(SELECTED PASSAGE)
****

Tuesday, November 13, 2007

Rants Welcome...Whining, no so much.

When it’s 106 degrees outside for the fifth day in a row and my air conditioning goes out, and the A/C company can’t get to me for at least another 24 hours, so the choices are either sweat it out or head to a hotel, what do I do?

Send an email to the Playfriends and bitch about it. Put “a rant” or “venting” in the subject line, and the others know what to expect.

Ranting and venting (or bitching, as it’s often called) is allowed on the Playground. It’s a pressure release for situations beyond our control. At most, I can expect sympathy. If I’m lucky, someone will have something helpful to add (like Angel volunteering an extra window A/C unit that would at least allow me to cool one room enough to sleep in). But I don’t expect it, and I feel better just because I was able to get it off my chest.

That’s what friends are for, right?

Whining, though, is a different animal. We don’t have much tolerance for that. If you’re whining, it usually means there’s something that can be done about it. We’ll offer sympathy, but also advice. Take it or leave it—it’s totally up to you—but your whining time is limited. As long as you are working to rectify the situation, you can continue to whine if results aren’t forthcoming (because then it technically becomes a vent or a rant). But if you aren’t actively working to fix the problem, then at most you’re going to get one or two rounds before we pass a moratorium on it. (Where do you think writing challenges come from? Whining about the WIP.)

Oh, it sucks, because it’s no fun to whine alone—you need an audience. But as we all know, it’s no fun to listen to someone whine incessantly. After a while, a sympathetic ear can get full.

You might not think it sounds very fair on the surface, but I assure you, it is. After all, if your friends can’t tell you when it’s time to put your big girl panties on and deal with it, who can? I’d rather them tell me to my face than roll their eyes every time I revisit a subject. And if I don’t whine at them, it means I can save my ranting for things like the luncheon or my Room Parent issues—which are endless.

So yeah, my Playfriends are there for me—whether I like it or not. Someone has to tell you when it’s time to grow up and get over it. That’s a true test of friendship.

Who listens to you when you need to vent? And do they call you on it when you cross over to a whine?

****

(INPUT DATA)
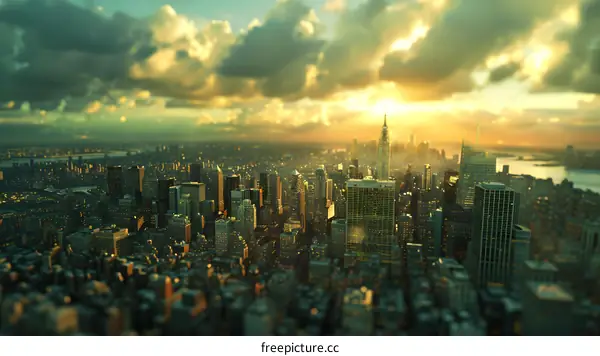 New York Cityscape Sunset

****

(EXERCISE INSTRUCTIONS)
(A) In the blog post about ranting and whining, what did Angel volunteer when the writer's air conditioning went out?
(B) List every name the blog post about ranting and whining uses for the kind of complaining that is allowed on the Playground.
(C) Carry the blog post about ranting and whining forward from its final line.

(TASK RESULTS)
(A) An extra window A/C unit, so the writer could cool one room enough to sleep in.

(B) Ranting, venting, bitching

(C)
PC


Don’t forget to comment today for the chance to win a book in our Book-a-Day giveaway this week. And we’ll see you tomorrow for our big Birthday Blog party, where there will be lots of party favors to be had!

29 comments:

robynl said...

My somewhat new neighbour across the street from me is the one who listens to me whine/vent. So far she hasn't let me know if I've crossed over but the relationship is only 6 months old. We listen to each other.

Stacy S said...

My dh & bf listen to me. My dh will let me know when I start getting to bad.

Kammie said...

I wish the temperature was 106 degrees, but not without air. It's freezing out where I am and I'm sick. Sniffles, headache, fever..that's whining isn't it. I'll stop. lol My husband always seems to get my little vents. Fortunately though, I don't do it often. He will call me on it, but in a very diplomatic way.

Anonymous said...

Rhonda bears the brunt of my rants/vents/whines. Most of the time I recognize my whine as such and will preface with, "Okay, I'm whining, but ..." My new fave phrase I've coined is, "There's only so many ways to slice a pie." which means if you're unhappy with a situation you usually have a handful of choices in dealing with it, choose one and then move on.

Rhonda Nelson said...

Jen bears the brunt of my whines and whatnot. Many a conversation has begun with, "Okay, I need to bitch for a minute." It usually ends up being a little longer, but I always come away feeling better. :-)

Unknown said...

My best friend.

Andrea Laurence AKA Smarty Pants said...

Of course I whine/vent to y'all. You get the brunt of it, actually. Other topics are parceled off between my mom and DB. DB just humors me, I think.

I've had to learn not to solve people's problems when they complain at me. I want to fix it, I'm a problem solver. Sometimes people just want to let off steam.

Kira Sinclair - AKA Instigator said...

Yeah, you guys are who I whine to. I try not to do it often but...sometimes I just can't help it :-) But I know that when I do y'all will offer a sympathetic ear, a kick in the butt, a solution I haven't tried/thought of or a combination depending on what I need more.

If it's not y'all it's my sister. Usually because I feel guilty over whining to y'all one more time :-)

Instigator

Playground Monitor said...

Well y'all listen. And the DH listens to a point but I try not to vent too much to him since he has his own problems and responsibilities that are way huger than mine. So I vent to myself a lot -- talking and ranting aloud while I cook or clean house.

Wait! Stop! Don't back away. I'm not dangerous. Really.

PM

Angel said...

Stacy S--when I first read that I thought it meant dear husband and boy friend, instead of best friend. Oh my! :) So I'm not always good at cyber lingo...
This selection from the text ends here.